___ DATA FOR THE TASK
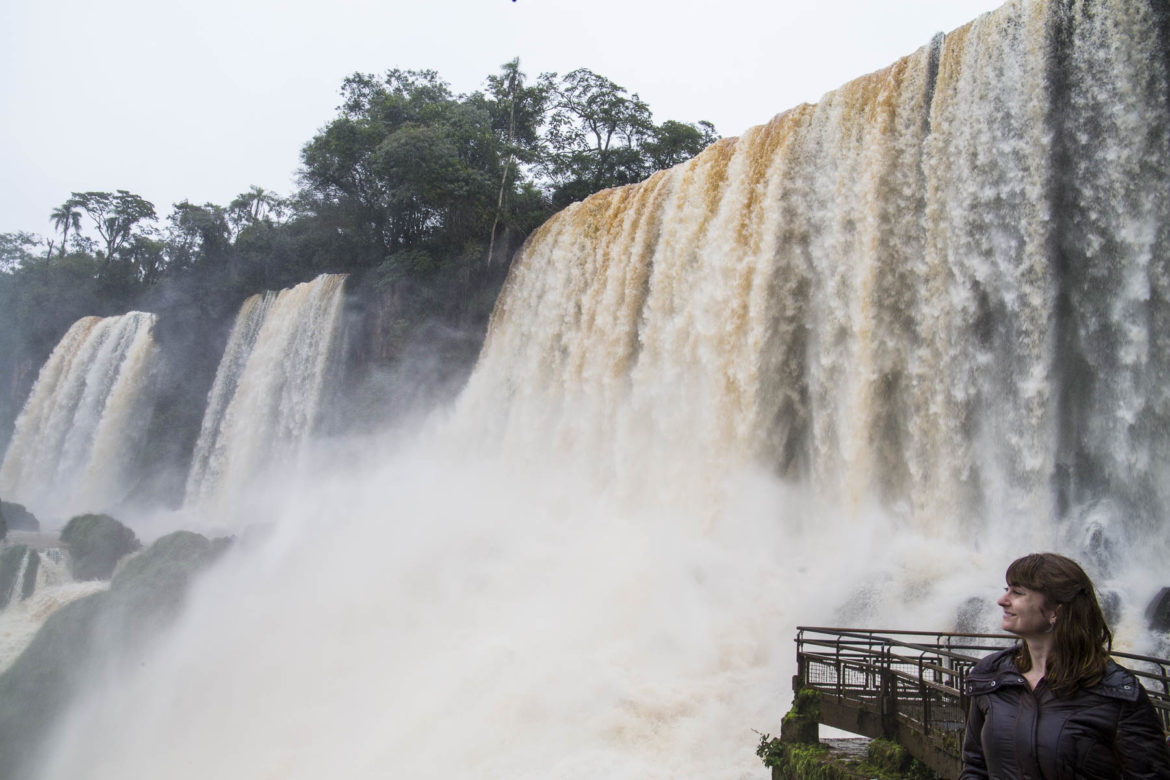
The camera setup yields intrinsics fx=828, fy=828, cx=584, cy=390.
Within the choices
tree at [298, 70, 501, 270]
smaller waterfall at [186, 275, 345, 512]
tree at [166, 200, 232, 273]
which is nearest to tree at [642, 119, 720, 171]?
______
___ DATA FOR THE TASK
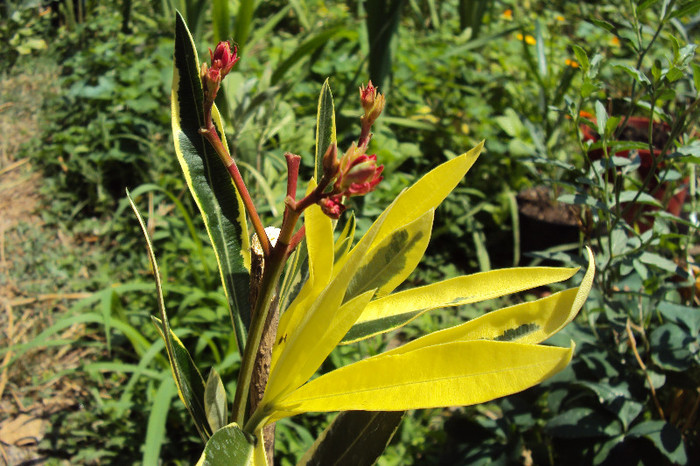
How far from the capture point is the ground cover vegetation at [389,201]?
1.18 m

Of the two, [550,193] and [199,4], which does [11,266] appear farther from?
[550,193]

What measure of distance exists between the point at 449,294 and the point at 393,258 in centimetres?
______
__WORK TO COMPLETE__. Copy the material from the line with "Of the two, [550,193]" up to and including the line with "What measure of". Rescale each point coordinate in the answers by a factor of 0.35, rounding to whole numbers with halves going up, and leave every other line unchanged.

__RESULT__.
Of the two, [550,193] and [199,4], which does [11,266] appear farther from?
[193,68]

What measure of distance exists between the point at 449,294 and the point at 393,258 in centimetres?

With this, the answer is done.